- **DATA RECORDS**:
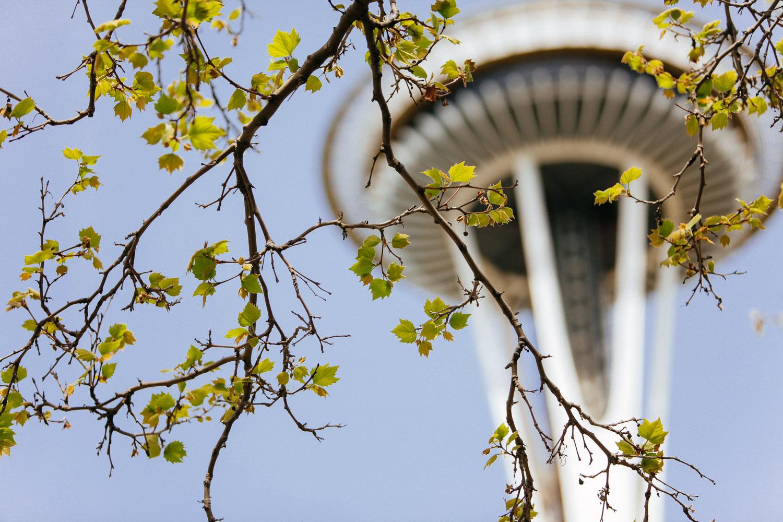SqSpPort-Seattle-8847.jpg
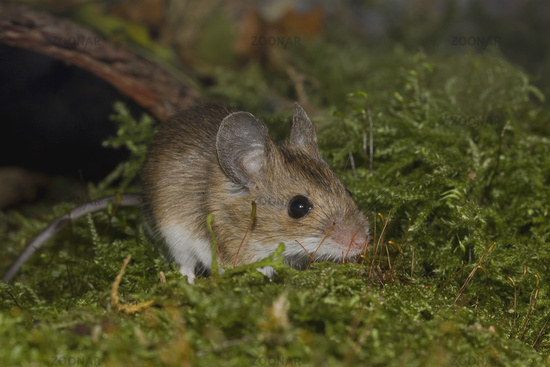 European wood mouse    Apodemus sylvaticus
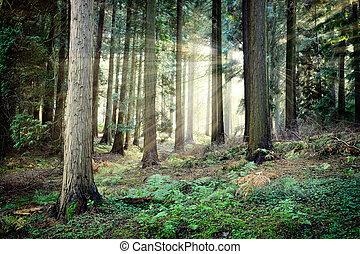 překrásný, tajemný, západ slunce, les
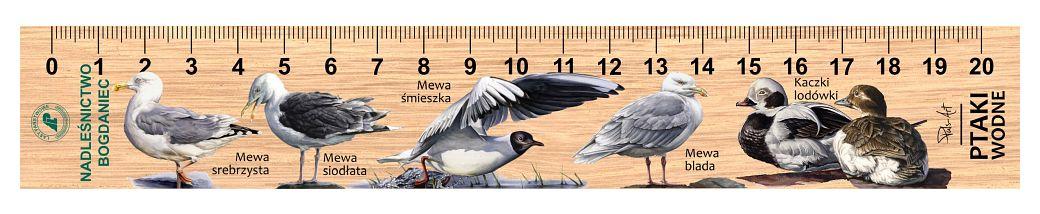 LES-62 - Ptaki wodne (linijka drewniana)
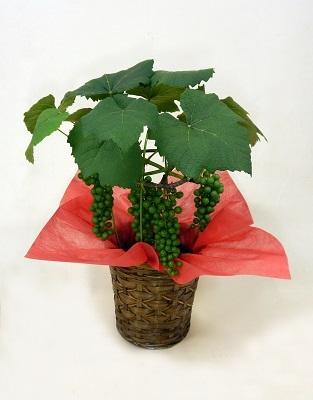画像1: ブドウ鉢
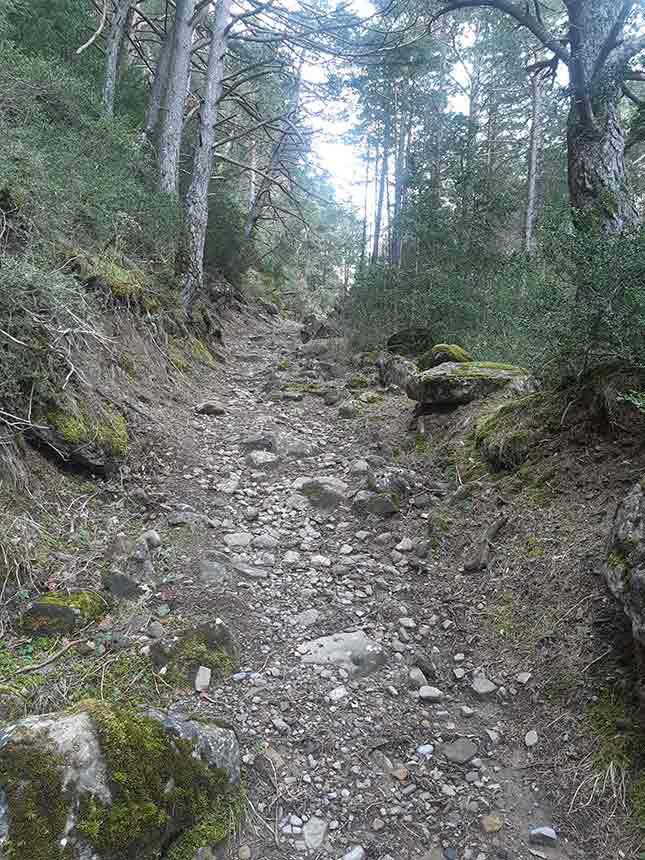 Camino pedregoso y ascendente hacia el Dolmen de Diezcapanas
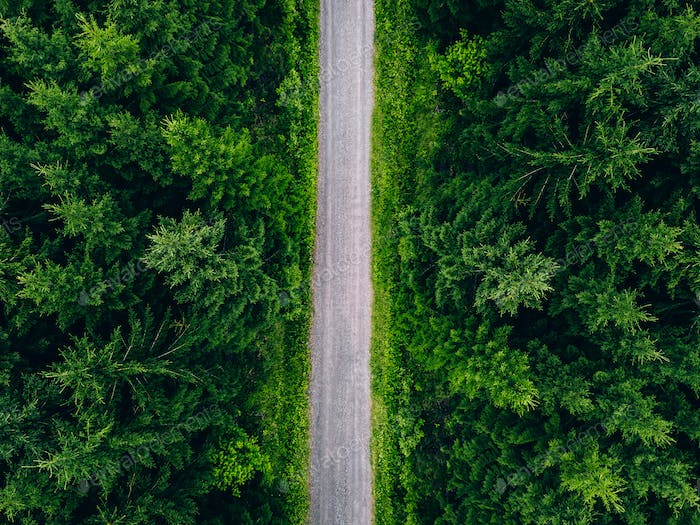 Aerial top view of road in green fir woods. Green forest with country road in Finland.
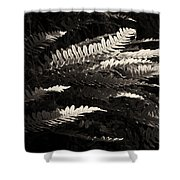 Common Polypody Shower Curtain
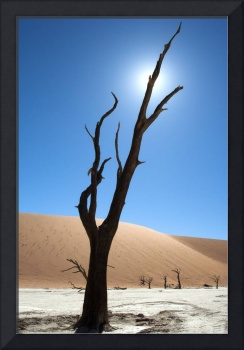 Morning Sun on Dead Vlei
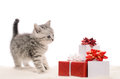 Gray kitty and boxes of gifts funny playful on white background Royalty Free Stock Photos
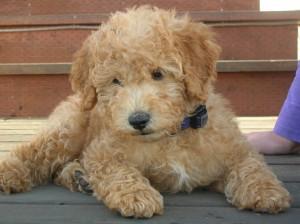 Ruben as a puppy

- **YOUR INSTRUCTIONS**: Please output the listing above exactly from its first line through the line with "Aerial top view", both included, and nothing beyond that line. Omit pictures.

- **SOLUTION**:
SqSpPort-Seattle-8847.jpg
 European wood mouse    Apodemus sylvaticus
 překrásný, tajemný, západ slunce, les
 LES-62 - Ptaki wodne (linijka drewniana)
画像1: ブドウ鉢
 Camino pedregoso y ascendente hacia el Dolmen de Diezcapanas
 Aerial top view of road in green fir woods. Green forest with country road in Finland.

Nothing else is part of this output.